→ **EXTRACT TO READ**
>>>

- Born: Bangladesh
- Education: Baku State University Kyiv State University
- Occupation: Professor of Law
- Employer: University of Dhaka
- Known for: Academic leadership, legal scholarship, human rights advocacy

= Md. Rahmat Ullah =

Md. Rahmat Ullah is a Bangladeshi legal academic and professor of law at the University of Dhaka. He is the former chairman of the Department of Law at the University of Dhaka.

==Early life and education==
Ullah obtained his bachelor's and master's degrees in law from the Baku State University in Azerbaijan in 1989 and 1990, respectively. He completed his Ph.D. at the Institute of International Relations under Kyiv State University in 1997. His doctoral dissertation focused on the international legal mechanisms of GATT/WTO activities.

==Career==
Ullah began his professional journey in academia as a House Tutor at Shaheed Sergeant Zahurul Huq Hall, University of Dhaka, a position he held from 1990 until 2011. In December 2001, he was appointed Joint Unit Coordinator of the human rights and legal education organization Empowerment through Law of the Common People (ELCOP), and from 2002 to 2011, he served as its Coordinator and Director. He later became executive director of the organization, continuing until 2017.

In 2004, Ullah was elected to the Senate of the University of Dhaka, serving through 2009. During this period, he was also elected to the university's Syndicate, holding office from 2004 to 2009. Alongside his university responsibilities, he became a member of the governing body of Mohammadpur Mahila College, serving from 2008 to 2010. In 2009, he joined City University, Dhaka, as an adviser to the Department of Law, a position he retained until 2021.

In 2011, Ullah was appointed to the governing body of MH Samorita Hospital & Medical College, where he served until 2015. That same year, he assumed the role of Provost of Kabi Jashim Uddin Hall at the University of Dhaka, a position he held until 2019. He returned to elected leadership at the University of Dhaka in 2016, when he served as General Secretary of the Dhaka University Teachers’ Association. In 2017, he was elected Dean of the Faculty of Law, a position he continues to hold. That year, he also joined the Bangladesh Judicial Service Commission as a member, serving until 2022. Additionally, he served as President of the Rangpur Ex-Cadets’ Association and was re-elected to the University Senate (2017–2020) and the Syndicate (2018–2022).

<<<

→ **RECORDED INFORMATION**
>>>

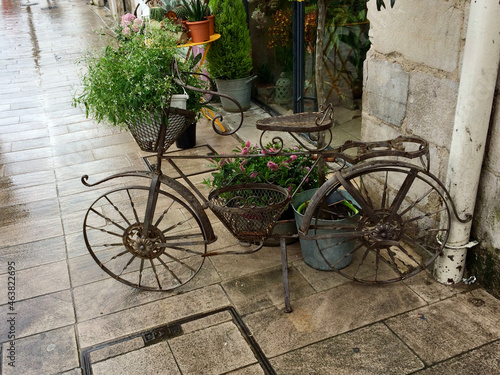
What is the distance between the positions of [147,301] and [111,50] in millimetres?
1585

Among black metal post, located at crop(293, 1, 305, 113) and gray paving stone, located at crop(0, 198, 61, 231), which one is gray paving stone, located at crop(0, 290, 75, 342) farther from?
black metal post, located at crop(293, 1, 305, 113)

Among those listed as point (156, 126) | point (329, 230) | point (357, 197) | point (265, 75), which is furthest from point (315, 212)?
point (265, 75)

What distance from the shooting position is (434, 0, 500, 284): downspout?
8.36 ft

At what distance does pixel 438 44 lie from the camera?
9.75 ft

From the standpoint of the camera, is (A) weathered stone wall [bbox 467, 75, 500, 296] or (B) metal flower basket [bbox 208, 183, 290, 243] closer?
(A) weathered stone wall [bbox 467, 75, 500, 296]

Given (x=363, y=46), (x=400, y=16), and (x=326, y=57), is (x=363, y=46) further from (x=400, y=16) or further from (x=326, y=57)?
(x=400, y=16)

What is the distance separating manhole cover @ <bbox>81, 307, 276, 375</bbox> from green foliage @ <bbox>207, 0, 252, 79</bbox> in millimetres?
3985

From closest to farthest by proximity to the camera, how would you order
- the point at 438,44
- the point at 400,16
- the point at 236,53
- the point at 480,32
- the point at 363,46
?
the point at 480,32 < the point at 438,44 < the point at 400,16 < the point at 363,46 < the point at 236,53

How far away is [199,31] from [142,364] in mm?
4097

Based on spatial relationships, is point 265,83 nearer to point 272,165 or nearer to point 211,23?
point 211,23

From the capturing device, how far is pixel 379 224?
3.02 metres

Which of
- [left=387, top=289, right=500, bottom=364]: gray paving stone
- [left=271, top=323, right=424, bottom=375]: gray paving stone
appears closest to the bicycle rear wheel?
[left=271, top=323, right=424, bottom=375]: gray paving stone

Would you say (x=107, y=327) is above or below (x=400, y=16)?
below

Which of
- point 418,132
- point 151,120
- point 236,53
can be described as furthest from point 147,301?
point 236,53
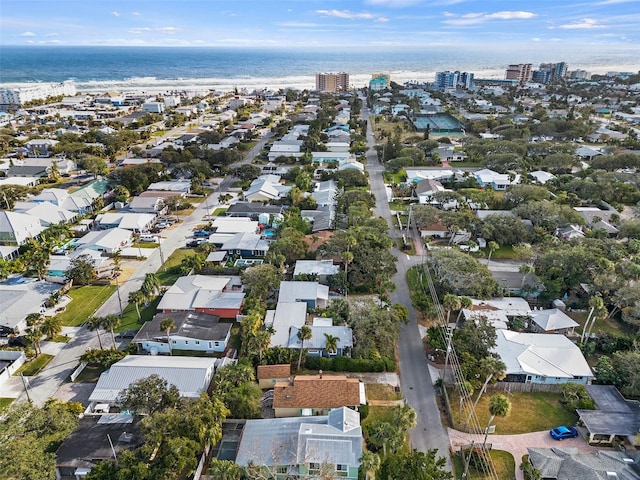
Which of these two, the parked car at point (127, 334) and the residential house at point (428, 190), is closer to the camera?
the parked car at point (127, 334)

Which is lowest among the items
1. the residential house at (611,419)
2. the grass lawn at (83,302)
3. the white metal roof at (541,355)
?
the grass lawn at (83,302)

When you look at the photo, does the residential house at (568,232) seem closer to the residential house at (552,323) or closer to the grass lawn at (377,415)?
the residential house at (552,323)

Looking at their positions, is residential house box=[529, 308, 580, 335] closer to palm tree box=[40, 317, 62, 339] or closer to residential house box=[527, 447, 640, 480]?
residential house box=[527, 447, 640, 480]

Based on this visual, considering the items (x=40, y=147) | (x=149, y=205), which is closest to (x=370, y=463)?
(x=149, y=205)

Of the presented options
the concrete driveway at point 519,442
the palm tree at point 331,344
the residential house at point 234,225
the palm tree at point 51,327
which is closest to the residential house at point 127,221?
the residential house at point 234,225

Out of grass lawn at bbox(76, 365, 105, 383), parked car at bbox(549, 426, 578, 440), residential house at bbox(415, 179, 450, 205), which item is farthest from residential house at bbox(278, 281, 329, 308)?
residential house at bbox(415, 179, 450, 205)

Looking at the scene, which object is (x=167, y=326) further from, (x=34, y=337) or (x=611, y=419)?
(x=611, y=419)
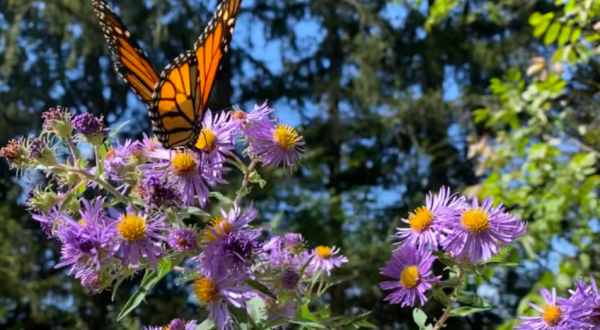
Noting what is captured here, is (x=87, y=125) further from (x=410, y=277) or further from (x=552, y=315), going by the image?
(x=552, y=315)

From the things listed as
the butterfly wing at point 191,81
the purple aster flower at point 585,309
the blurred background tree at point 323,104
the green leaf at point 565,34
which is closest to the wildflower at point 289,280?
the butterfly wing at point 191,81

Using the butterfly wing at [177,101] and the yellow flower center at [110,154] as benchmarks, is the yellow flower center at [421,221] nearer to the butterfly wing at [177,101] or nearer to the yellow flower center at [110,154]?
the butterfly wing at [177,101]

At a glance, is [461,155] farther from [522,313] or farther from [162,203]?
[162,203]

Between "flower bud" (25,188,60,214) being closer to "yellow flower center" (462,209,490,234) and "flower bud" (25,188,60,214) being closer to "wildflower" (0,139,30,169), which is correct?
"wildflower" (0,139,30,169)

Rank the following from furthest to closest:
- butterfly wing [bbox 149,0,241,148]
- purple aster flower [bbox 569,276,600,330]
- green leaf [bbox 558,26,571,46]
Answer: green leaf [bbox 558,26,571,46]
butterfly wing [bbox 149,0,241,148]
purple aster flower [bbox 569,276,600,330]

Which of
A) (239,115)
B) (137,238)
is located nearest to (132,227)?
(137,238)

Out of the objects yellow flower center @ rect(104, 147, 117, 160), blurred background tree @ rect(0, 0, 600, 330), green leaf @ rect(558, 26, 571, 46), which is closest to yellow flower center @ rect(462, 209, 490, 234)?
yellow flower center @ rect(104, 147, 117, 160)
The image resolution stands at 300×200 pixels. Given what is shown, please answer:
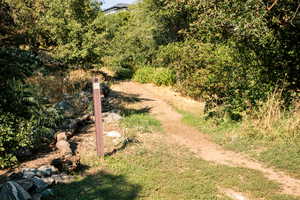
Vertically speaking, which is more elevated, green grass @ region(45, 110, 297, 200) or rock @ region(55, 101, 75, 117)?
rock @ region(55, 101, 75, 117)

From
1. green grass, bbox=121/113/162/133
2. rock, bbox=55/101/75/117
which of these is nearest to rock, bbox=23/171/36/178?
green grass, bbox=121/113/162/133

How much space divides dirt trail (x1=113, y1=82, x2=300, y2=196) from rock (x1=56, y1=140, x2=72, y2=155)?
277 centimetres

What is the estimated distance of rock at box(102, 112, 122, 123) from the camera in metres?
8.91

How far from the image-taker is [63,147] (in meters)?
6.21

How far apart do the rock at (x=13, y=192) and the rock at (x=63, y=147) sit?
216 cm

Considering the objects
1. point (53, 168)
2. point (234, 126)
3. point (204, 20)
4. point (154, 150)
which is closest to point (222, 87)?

<<<

→ **YOUR INSTRUCTIONS**
According to the biography of Md. Rahmat Ullah, what was the focus of his doctoral dissertation?

→ **ANSWER FOR THE TASK**
The international legal mechanisms of GATT/WTO activities.